With first-person stories, you need to remember that just because you have a good idea of what the character will look like, doesn't mean that you can expect your readers to. This all takes place three years ago, so a prologue that consists of more than half of it in the same place (In this case, the gym), is rather questionable with regards to "Is it important?".
... Whatever. I guess I'll have to see where things go from here. 'Least the story, at this point in time, is complete. Always a plus.
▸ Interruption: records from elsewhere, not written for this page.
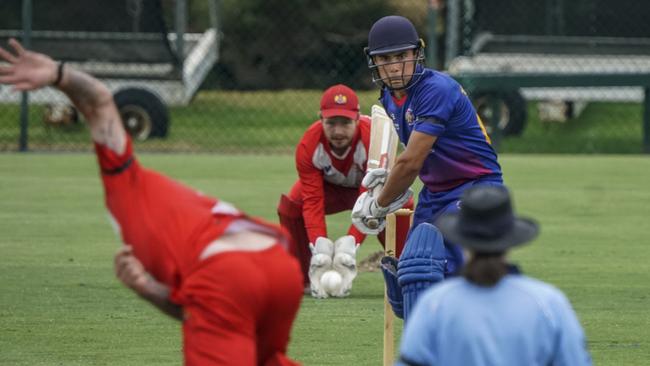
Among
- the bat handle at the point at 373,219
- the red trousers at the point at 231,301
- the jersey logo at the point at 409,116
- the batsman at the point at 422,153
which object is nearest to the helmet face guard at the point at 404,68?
the batsman at the point at 422,153

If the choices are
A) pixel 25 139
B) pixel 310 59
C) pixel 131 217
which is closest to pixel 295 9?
pixel 310 59

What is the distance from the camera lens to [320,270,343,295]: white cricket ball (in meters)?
9.10

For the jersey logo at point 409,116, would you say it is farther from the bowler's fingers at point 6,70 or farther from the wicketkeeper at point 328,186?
the bowler's fingers at point 6,70

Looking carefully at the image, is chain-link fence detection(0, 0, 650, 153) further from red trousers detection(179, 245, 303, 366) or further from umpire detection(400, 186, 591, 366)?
umpire detection(400, 186, 591, 366)

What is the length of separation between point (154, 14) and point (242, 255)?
52.7ft

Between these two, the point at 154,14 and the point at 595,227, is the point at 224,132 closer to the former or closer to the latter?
the point at 154,14

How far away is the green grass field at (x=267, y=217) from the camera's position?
7.47 m

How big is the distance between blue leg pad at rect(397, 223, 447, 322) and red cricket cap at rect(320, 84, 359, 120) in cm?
265

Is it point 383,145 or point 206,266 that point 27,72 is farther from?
point 383,145

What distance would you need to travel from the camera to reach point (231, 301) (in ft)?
14.7

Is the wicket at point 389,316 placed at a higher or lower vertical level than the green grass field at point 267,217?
higher

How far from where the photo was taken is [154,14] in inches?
797

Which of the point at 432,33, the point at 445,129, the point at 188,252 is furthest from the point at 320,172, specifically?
the point at 432,33

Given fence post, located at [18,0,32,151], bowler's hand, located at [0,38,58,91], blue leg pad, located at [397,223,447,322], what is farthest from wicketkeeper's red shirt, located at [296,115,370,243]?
fence post, located at [18,0,32,151]
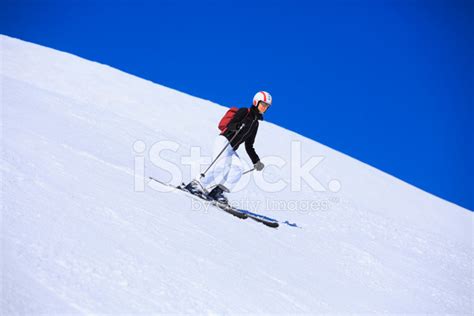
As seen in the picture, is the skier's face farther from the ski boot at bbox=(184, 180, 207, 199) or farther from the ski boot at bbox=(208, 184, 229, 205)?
the ski boot at bbox=(184, 180, 207, 199)

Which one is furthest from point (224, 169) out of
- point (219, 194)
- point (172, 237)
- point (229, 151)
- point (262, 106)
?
point (172, 237)

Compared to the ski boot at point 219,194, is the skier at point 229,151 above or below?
above

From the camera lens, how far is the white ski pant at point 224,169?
6.86m

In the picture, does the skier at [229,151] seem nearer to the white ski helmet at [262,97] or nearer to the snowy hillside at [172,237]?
the white ski helmet at [262,97]

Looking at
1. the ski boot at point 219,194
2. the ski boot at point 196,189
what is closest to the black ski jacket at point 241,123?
the ski boot at point 219,194

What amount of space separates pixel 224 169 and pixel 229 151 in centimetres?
31

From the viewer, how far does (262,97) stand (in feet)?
23.1

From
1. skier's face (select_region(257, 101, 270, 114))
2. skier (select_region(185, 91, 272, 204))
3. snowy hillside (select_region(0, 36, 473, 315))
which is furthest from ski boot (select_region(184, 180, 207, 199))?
skier's face (select_region(257, 101, 270, 114))

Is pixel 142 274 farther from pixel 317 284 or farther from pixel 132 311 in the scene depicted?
pixel 317 284

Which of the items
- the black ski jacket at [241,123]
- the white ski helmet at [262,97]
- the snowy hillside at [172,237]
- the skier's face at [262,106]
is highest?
the white ski helmet at [262,97]

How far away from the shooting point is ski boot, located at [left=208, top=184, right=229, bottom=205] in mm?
6652

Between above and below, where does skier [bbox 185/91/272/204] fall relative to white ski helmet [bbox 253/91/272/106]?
below

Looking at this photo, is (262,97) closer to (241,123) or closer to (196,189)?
(241,123)

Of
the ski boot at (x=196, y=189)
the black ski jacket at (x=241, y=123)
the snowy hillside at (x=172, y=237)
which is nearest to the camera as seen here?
the snowy hillside at (x=172, y=237)
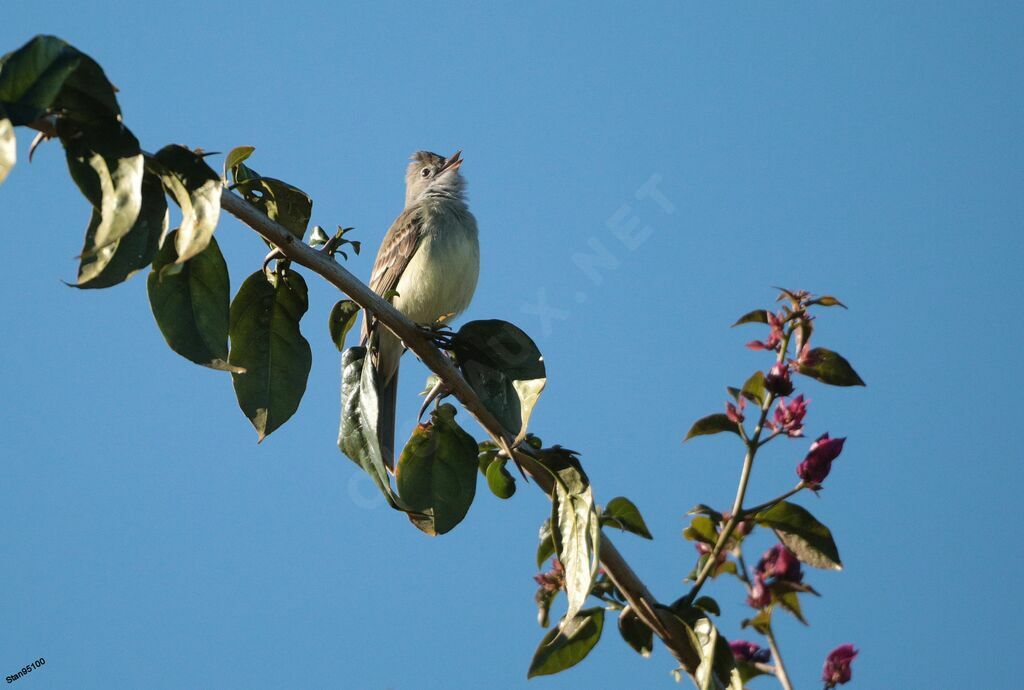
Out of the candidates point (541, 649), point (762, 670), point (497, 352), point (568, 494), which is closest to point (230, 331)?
point (497, 352)

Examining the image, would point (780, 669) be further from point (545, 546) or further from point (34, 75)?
point (34, 75)

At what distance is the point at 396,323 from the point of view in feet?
6.15

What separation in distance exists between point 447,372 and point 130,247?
2.12 feet

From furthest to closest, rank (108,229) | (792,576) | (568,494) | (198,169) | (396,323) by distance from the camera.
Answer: (792,576) < (568,494) < (396,323) < (198,169) < (108,229)

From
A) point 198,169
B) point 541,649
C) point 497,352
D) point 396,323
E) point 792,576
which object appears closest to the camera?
point 198,169

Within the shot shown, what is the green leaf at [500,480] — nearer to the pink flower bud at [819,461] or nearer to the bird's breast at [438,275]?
the pink flower bud at [819,461]

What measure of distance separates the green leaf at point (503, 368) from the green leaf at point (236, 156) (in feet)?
1.92

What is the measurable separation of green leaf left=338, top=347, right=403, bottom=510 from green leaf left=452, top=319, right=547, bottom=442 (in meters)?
0.22

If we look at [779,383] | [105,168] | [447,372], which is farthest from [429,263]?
[105,168]

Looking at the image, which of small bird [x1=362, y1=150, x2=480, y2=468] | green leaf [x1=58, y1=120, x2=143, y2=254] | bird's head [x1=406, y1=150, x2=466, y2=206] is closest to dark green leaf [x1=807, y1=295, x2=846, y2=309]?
green leaf [x1=58, y1=120, x2=143, y2=254]

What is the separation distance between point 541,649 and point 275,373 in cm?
90

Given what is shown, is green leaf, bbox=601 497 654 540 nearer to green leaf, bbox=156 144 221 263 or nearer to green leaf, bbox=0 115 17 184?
green leaf, bbox=156 144 221 263

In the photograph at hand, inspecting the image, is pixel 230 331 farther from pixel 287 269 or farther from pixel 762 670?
pixel 762 670

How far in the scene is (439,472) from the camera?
7.29ft
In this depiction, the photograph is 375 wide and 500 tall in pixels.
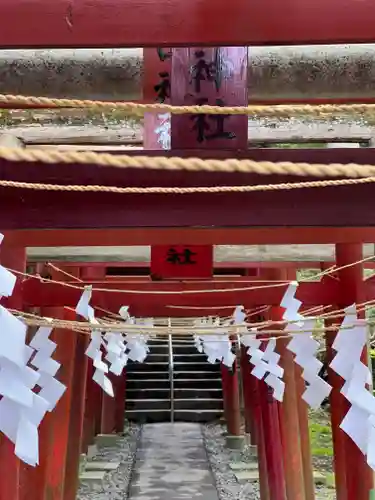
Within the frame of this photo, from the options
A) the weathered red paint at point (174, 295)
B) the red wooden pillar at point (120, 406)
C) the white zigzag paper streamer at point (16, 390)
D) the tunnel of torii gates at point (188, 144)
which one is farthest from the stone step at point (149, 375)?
the white zigzag paper streamer at point (16, 390)

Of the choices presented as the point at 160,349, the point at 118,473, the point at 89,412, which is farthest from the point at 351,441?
the point at 160,349

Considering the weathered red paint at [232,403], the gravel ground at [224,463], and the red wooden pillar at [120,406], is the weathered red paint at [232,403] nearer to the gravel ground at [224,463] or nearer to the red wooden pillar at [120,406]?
the gravel ground at [224,463]

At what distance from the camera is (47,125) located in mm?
4273

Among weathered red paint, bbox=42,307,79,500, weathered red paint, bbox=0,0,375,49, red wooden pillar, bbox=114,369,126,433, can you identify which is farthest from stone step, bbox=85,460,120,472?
weathered red paint, bbox=0,0,375,49

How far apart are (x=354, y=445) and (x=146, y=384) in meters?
11.1

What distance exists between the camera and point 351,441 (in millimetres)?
5379

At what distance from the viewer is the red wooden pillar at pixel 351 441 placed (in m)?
5.16

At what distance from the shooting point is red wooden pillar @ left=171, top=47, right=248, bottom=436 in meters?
2.19

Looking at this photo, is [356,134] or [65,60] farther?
[356,134]

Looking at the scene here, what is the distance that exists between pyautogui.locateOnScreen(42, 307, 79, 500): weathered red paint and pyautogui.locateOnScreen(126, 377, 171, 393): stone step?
9.16 m

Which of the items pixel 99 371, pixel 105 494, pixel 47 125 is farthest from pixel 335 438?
pixel 105 494

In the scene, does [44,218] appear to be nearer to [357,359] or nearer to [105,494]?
[357,359]

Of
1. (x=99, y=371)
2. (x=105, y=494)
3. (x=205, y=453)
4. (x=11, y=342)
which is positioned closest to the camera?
(x=11, y=342)

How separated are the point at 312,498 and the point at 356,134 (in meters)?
5.15
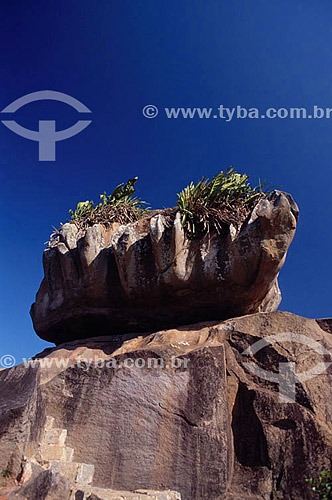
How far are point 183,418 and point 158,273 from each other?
111 inches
Not even going to read the rest of the story. The way the chapters are drawn out, and from reading this chapter, I can assume most of it is him being a douche, bragging about how "tough" he is. Then at the end, the spa ponies just randomly fall in love & throw themselves at him like common trailer park sluts, saying how strong he looks and other BS... Also going to assume the sex isn't worth the read anyway.
It's one thing to make a character not seem weak, but it's also another thing to make them look like a total douche.
Despite everyo else saying this story isnt good I like it allready. Its a good break after just finishing your Secret Crush. Maple reminds me of Joe
Someone’s never lifted weights before! 410lbs lmao!!!